At the end of March 2023, the CFPB issued its long-awaited final rule to implement Section 1071 of the Dodd-Frank Act. Section 1071 amended the Equal Credit Opportunity Act to require financial institutions to collect and report certain data in connection with credit applications made by small businesses, including women- or minority-owned small businesses.  Although the final rule will be effective on August 29, 2023, it contains a tiered compliance date schedule, with an earliest compliance date of October 1, 2024 for financial institutions that originate the most covered credit transactions and later compliance dates for institutions with lower transaction volumes.

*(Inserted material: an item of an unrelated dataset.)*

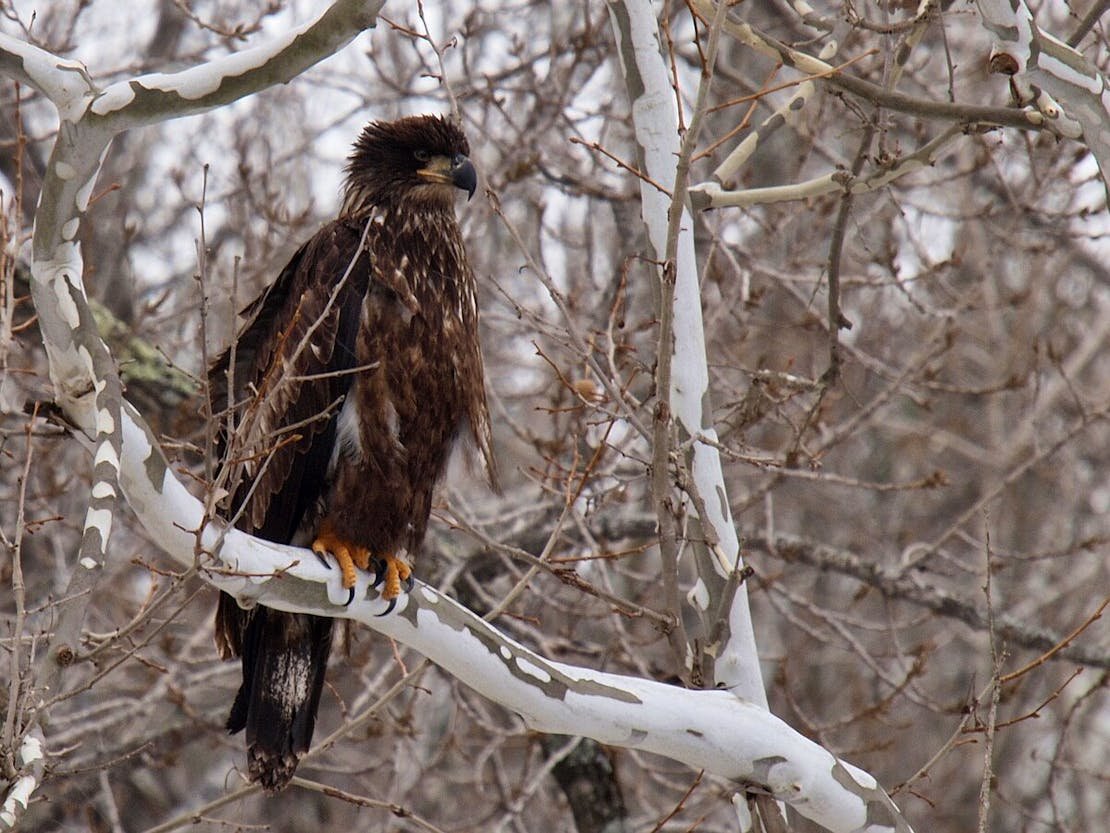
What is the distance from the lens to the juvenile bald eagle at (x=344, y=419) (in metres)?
4.27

In Part II of this two-part episode, we first take a close look at the final rule’s tiered compliance dates and related volume thresholds and the CFPB’s grace period policy statement.  We next discuss our expectations for CFPB enforcement of the final rule, including the CFPB’s statement on supervisory and enforcement practices, how the collected data is likely to be analyzed and used, and the potential for data analysis to produce unwarranted conclusions.  We also look at the operational issues and challenges that lenders should consider in implementing the final rule and satisfying the requirement for lenders to have procedures that are “reasonably designed to collect applicant-provided data.”  We conclude with a discussion of the final rule’s implications for fair lending risk, including likely areas of CFPB scrutiny and the expected need for lenders to have additional data to explain lending disparities that may appear in exams.

Alan Kaplinsky, Senior Counsel in Ballard Spahr’s Consumer Financial Services Group, leads the conversation, joined by Michael Gordon, Of Counsel in the Group.